ピンピンしてる、って言うのはさすがに盛りすぎか。
確かにダメージはある。
それでも致命傷には見えない。
この地形の削れ方でこの程度かよ。
オルステッドが、刀を振った。
土煙が左右に割れて吹き飛び、視界が開けた。
その中心で、オルステッドの目が俺を捉えた。
「カイン・アルネス。
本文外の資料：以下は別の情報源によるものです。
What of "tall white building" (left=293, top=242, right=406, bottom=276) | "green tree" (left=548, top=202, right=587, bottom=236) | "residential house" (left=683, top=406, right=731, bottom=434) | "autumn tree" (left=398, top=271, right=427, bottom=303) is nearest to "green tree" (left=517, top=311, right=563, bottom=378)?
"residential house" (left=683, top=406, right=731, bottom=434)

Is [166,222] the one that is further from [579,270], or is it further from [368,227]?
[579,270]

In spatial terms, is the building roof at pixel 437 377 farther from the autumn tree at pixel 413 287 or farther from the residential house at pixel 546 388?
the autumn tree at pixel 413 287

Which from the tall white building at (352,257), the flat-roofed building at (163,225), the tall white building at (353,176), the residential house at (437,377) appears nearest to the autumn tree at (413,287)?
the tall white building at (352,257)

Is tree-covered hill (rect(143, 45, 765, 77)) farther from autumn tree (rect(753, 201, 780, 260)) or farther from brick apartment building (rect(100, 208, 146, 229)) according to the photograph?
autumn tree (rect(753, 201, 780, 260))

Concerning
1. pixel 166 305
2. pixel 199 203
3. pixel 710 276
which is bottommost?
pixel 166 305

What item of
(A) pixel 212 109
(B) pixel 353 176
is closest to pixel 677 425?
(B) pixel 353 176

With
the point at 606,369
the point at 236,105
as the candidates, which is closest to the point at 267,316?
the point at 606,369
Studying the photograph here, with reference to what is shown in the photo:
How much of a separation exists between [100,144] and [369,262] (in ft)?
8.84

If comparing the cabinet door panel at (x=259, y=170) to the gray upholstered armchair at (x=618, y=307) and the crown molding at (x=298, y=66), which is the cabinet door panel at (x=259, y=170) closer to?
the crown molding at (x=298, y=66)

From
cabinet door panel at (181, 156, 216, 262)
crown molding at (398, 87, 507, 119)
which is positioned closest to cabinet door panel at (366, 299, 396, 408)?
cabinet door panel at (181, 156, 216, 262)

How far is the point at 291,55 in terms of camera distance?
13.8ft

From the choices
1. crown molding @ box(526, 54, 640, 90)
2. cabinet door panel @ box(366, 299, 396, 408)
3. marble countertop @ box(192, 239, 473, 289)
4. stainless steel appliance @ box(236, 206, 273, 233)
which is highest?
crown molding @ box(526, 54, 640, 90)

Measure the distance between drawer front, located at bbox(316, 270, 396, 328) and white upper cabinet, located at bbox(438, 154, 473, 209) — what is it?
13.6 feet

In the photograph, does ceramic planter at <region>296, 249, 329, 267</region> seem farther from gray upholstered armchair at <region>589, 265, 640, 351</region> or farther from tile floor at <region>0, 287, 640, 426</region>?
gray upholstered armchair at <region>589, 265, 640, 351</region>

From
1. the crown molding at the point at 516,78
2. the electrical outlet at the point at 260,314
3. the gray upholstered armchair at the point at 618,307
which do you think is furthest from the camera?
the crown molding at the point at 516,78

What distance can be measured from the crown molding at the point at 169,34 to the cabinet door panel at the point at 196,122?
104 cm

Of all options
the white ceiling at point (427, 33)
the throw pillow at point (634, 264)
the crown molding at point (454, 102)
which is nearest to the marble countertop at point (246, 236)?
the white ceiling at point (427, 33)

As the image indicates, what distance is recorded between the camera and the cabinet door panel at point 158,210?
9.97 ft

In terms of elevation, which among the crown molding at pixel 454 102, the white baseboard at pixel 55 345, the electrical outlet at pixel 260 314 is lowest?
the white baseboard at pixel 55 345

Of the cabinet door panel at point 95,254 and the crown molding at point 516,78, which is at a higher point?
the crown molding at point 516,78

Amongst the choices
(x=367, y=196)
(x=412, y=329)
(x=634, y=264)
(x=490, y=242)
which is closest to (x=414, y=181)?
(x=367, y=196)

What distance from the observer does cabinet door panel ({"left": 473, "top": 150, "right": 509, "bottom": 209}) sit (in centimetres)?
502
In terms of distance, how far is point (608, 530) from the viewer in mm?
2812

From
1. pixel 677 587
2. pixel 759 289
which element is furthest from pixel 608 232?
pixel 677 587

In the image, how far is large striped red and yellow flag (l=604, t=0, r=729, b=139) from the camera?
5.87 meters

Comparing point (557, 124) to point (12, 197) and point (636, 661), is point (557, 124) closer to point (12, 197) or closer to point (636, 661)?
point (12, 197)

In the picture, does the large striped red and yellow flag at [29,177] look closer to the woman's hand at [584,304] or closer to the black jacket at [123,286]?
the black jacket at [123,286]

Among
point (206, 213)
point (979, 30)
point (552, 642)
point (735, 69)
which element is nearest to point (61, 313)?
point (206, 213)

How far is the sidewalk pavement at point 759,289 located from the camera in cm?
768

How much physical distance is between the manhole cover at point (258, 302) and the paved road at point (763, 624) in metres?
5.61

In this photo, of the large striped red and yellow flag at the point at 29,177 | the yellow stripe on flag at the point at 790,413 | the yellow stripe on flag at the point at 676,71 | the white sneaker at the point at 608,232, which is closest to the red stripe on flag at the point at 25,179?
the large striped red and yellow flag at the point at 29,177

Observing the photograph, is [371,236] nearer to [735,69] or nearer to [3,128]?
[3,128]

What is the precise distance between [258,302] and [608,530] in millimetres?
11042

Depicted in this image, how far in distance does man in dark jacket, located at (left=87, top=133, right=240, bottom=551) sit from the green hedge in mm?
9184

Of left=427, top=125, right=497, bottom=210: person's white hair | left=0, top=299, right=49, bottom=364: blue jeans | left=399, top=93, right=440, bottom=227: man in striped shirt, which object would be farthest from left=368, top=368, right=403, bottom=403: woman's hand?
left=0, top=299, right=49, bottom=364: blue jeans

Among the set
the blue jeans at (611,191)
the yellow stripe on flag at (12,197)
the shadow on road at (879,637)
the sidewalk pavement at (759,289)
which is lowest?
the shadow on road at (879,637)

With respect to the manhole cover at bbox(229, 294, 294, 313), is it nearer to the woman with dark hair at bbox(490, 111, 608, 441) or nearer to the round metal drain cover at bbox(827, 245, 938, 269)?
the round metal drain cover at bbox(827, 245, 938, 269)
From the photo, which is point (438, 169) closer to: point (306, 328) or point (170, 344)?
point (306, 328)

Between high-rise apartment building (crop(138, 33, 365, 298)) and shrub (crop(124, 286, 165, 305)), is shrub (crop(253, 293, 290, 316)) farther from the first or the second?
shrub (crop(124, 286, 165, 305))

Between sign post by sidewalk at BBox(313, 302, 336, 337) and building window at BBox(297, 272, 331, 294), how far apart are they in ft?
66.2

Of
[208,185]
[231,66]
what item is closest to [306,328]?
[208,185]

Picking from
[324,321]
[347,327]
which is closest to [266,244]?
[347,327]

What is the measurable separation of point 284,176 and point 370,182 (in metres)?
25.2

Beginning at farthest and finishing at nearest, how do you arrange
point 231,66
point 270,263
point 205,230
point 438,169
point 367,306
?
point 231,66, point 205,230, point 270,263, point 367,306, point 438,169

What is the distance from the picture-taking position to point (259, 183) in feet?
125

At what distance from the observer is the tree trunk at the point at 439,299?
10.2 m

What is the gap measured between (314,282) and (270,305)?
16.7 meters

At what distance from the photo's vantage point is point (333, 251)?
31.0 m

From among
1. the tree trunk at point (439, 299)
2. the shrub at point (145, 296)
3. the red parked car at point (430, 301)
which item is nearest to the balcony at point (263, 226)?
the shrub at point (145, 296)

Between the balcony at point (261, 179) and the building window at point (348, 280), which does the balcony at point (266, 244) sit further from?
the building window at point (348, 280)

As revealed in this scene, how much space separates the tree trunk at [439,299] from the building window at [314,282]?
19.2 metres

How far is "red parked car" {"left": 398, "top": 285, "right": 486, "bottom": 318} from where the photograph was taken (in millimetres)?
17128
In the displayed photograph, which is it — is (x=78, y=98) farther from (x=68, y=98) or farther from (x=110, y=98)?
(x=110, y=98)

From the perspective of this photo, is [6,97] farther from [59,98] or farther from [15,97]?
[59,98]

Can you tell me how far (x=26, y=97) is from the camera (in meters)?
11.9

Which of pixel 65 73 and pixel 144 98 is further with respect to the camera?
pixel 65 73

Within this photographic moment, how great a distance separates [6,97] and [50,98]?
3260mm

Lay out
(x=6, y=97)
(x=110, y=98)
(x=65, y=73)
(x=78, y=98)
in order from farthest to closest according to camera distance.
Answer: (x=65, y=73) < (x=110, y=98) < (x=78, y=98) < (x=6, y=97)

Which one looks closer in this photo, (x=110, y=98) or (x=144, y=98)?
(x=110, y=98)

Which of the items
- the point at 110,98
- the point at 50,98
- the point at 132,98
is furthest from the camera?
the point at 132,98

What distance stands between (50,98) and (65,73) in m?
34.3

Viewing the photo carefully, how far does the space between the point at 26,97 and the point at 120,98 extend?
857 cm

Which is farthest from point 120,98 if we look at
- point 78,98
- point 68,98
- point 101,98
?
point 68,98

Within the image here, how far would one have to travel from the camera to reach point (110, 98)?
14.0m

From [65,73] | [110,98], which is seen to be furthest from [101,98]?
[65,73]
貴様を対等な敵と認めよう……今この瞬間から、俺の全力を持ってして、貴様を殺すことにした」
俺は乾いた笑いを漏らした。
「ハッ! それは光栄だな、第三ラウンドといこうか」
強がりだ。
指は震えてる。
でも口だけは、軽くしておく。
軽くしないと心臓が潰れる。
その瞬間――俺の胴体が掴まれた。
「なっ?!」
視界の端に白い手。
魔虚羅だ。
魔虚羅が俺の体を片腕で軽々持ち上げている。
持ち上げるというか、拾うように。
そして、崖の上に向けて振りかぶった。
「……おい」
嫌な予感が背中から這い上がる。
「まさか、お前……! 俺を逃がすつもりか!?」
俺は咄嗟に魔虚羅の腕をほどこうとした。
だが、俺の力じゃこいつの手を剥がせなかった。
「待て! 俺は――」
次の瞬間、魔虚羅が俺を投げた。
身体が宙へ放り出される。
渓谷の底から崖の上へ。
ありえない速度で。
投げ飛ばされながら、俺は魔虚羅を見る。
魔虚羅はオルステッドの方を向いていた。
俺を逃がして、自分が残る気だ。
「クソッ……!」
胸の奥が熱くなる。
苛立ちと、悔しさと、情けなさが一緒に煮えた。
俺が足手まといだから。
俺が魔虚羅を使いこなせないから。
俺が“ちゃんと調伏”できてないから。
崖の上へ向かって飛びながら、俺は喉が裂けるぐらい叫んだ。
「魔虚羅ァ! 何でもいいから適応しろ! そしたら調伏がなかったことになって、調伏の儀にまた呼べる!」
自分でも勝手な命令だって分かってる。
でも今はそれしか言えなかった。
「次はちゃんと調伏するから!!」
――ガコンッ!
崖下で、方陣の音が響いた。
乾いており、硬い音。
それでいて胸の内側まで殴られるような音だった。
その瞬間。
魔虚羅が口を動かしたように見えた。
「……え?」
何を言ったのかは分からない。
呪いの言葉を吐いたのかもしれない。
ただの呼吸で、そう見えただけかもしれない。
そもそも、口が動いたように見えただけで何もしていないのかもしれない。
でも、俺はその動きから目を逸らせなかった。
俺は自分の弱さを呪って、唇を噛むしかなかった。